When certain conditions are encountered, the macros can emit failed boolean expressions and descriptive messages that help to understand potentially problematic usage. Here’s an example of common SLIC macro usage in AXOM:

Bar* myCoolFunction(int in_val, Foo* in_foo)
{
if ( in_val < 0 || in_foo == nullptr )
{
SLIC_CHECK_MSG( in_val >= 0, "in_val must be non-negative" );
SLIC_CHECK( in_foo != nullptr );
return nullptr;
} else if ( !in_foo->isSet() ) {
SLIC_CHECK_MSG( in_foo->isSet(),
"in_foo is not set, will use default settings");
const int val = in_val >= 0 ? in_val : DEFAULT_VAL;
in_foo->setDefaults( val );
}

Bar* bar = new Bar(in_foo);

return bar;
}


This example uses slic macros that are only active when the code is compiled in debug mode. When compiled in release mode, for example, the macros are empty and so do nothing. Also, when a condition is encountered that is problematic, such as ‘in_val < 0’ or ‘in_foo == nullptr’, the code will emit the condition and an optional message and not halt. This allows calling code to catch the issue (in this case a null return value) and react. There are other macros (e.g., SLIC_ASSERT) that will halt the code if that is desired.

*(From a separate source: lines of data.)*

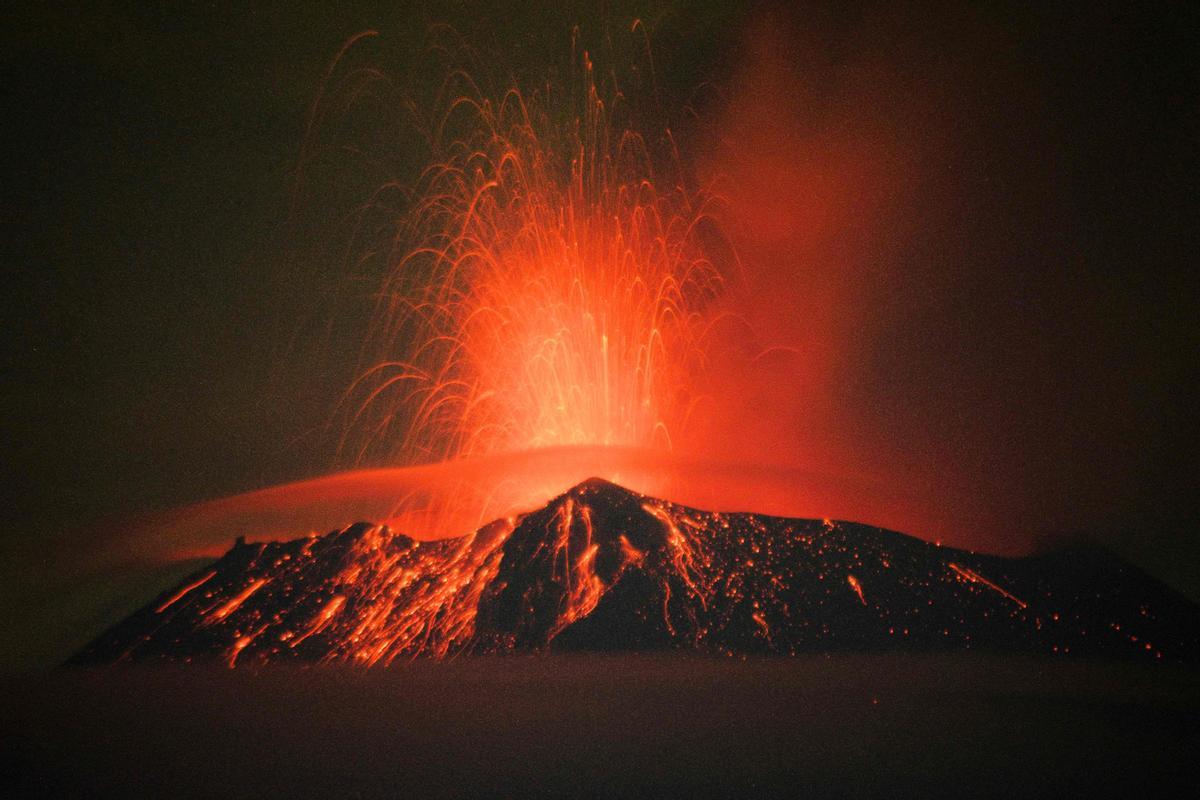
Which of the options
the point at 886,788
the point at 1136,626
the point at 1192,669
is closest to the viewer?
the point at 886,788

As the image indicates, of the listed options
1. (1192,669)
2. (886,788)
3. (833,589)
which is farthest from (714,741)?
(1192,669)

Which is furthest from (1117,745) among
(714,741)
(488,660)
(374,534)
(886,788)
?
(374,534)

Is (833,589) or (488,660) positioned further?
(833,589)

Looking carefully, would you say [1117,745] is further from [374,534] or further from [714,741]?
[374,534]

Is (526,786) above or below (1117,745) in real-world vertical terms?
below

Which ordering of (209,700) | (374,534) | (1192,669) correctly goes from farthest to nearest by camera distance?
1. (374,534)
2. (1192,669)
3. (209,700)

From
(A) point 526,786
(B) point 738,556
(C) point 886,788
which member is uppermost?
(B) point 738,556
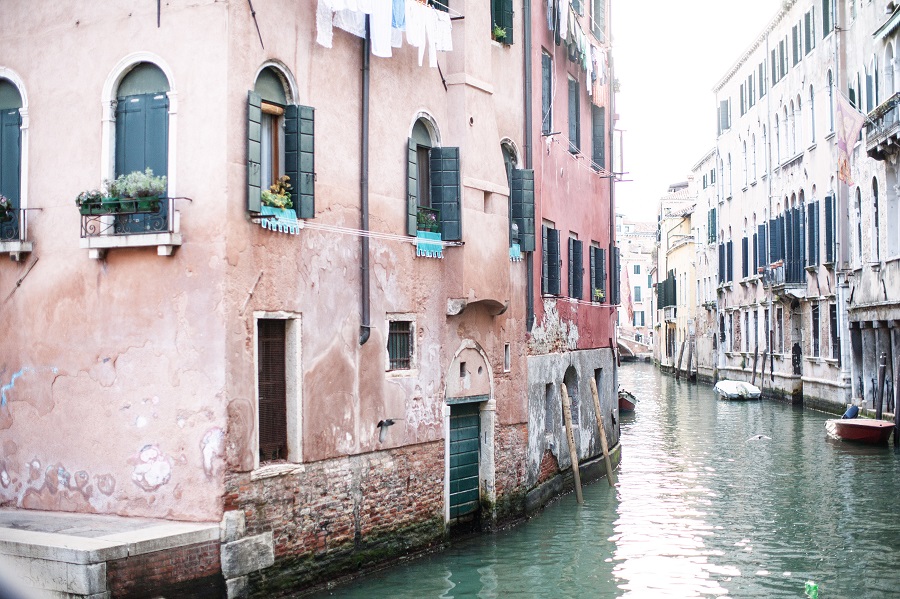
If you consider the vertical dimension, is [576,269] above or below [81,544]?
above

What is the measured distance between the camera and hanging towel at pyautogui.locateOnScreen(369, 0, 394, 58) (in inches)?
437

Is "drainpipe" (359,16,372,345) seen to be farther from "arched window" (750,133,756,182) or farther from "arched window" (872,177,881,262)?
"arched window" (750,133,756,182)

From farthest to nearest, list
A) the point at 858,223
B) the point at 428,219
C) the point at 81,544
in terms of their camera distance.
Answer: the point at 858,223, the point at 428,219, the point at 81,544

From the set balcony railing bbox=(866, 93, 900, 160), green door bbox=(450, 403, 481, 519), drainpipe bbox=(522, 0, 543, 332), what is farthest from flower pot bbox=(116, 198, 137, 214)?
balcony railing bbox=(866, 93, 900, 160)

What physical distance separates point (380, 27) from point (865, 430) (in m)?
17.1

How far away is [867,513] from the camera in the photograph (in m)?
16.0

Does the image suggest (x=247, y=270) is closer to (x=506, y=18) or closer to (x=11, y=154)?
(x=11, y=154)

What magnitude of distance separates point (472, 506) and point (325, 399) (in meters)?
3.68

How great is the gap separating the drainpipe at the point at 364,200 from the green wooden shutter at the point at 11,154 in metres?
3.44

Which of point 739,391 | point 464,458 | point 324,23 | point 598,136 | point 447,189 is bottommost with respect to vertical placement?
A: point 739,391

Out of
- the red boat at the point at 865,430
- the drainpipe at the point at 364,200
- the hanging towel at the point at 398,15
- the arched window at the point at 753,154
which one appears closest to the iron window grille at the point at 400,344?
the drainpipe at the point at 364,200

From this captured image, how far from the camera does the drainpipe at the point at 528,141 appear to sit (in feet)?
50.3

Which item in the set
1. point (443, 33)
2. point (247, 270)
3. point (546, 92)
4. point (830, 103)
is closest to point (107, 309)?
point (247, 270)

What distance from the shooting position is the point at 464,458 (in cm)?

Slic macros operate in one of two compilation-defined modes. Some macros are active only in for a debug compile. Others are active for any build type. Macros provided for each of these modes can be used to halt the code or not after describing the condition that triggered them. The following table summarizes the SLIC macros.

Macro type When active? Halts code?
ERROR Always Yes
WARNING Always No
ASSERT Debug only Yes
CHECK Debug only No

Typically, we use macros ERROR/WARNING macros rarely. They are used primarily to catch cases that are obvious programming errors or would put an application in a state where continuing is seriously in doubt. CHECK macros are used most often, since they provide useful debugging information and do not halt the code – they allow users to catch cases from which they can recover. ASSERT macros are used in cases where halting the code is desired, but only in debug mode.

Please see the slic.hpp header file to see which macros are available and how to use them.

Important

It is important to apply these macros judiciously so that they benefit users and other developers. We want to help folks use our software correctly and not “spam” them with too much information.